Dekklis mourned the days when trouble could be met and dispatched with good Illhari steel. She squinted against the ache behind her eyes. “Meaning...what?”
“I have no fucking idea.” Belaery grimaced. “That is exactly the problem. There is no precedent for what Snow’s describing. And she’s damn light on details, so foremothers know if I’m chasing the right theory. I need Snow here. I could ask Ari what he knows about godsworn power, but the man’s barely literate. All he ever does, when I ask questions, is quote Tsabrak at me. And let me tell you what I think about that man—”
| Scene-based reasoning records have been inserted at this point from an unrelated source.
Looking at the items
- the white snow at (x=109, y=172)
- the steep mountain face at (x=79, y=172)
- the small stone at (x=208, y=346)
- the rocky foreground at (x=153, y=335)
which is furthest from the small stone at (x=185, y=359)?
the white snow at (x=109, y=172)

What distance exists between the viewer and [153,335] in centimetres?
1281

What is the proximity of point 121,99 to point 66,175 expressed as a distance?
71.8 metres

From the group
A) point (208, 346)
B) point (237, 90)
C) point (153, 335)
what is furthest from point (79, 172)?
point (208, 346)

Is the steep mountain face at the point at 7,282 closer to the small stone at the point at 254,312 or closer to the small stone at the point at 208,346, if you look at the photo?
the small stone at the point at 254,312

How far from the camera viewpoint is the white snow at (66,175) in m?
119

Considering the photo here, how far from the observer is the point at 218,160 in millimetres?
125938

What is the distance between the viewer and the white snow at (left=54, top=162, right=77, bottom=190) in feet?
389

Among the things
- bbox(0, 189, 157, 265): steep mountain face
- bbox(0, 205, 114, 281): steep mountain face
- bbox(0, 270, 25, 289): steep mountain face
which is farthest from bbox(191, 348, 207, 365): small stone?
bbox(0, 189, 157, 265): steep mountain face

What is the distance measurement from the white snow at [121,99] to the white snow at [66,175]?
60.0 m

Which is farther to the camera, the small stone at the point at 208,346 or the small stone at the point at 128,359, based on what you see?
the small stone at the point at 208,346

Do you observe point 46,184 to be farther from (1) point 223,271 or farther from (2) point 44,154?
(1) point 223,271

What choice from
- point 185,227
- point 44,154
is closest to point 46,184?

“The God is Tsabrak now. Snow says Tsabrak’s ghost...killed the God. Became him. I don’t quite understand it.”
“Ah. Interesting.” Bared teeth, not quite a smile. “Kainen Siik talks about something like that, in volume seven. So, now Tsabrak is the Laughing God. That’s fucking fantastic. Of all the motherless toadshits to get that job.”
“Not just Tsabrak.” Dekklis wished that unsaid in the next breath, when Belaery looked at her. Foremothers, this must be what it was like to stare down a dragon. Unblinking stare, eyes hard and yellow. Imagine a mouthful of teeth, all that was missing, and wings.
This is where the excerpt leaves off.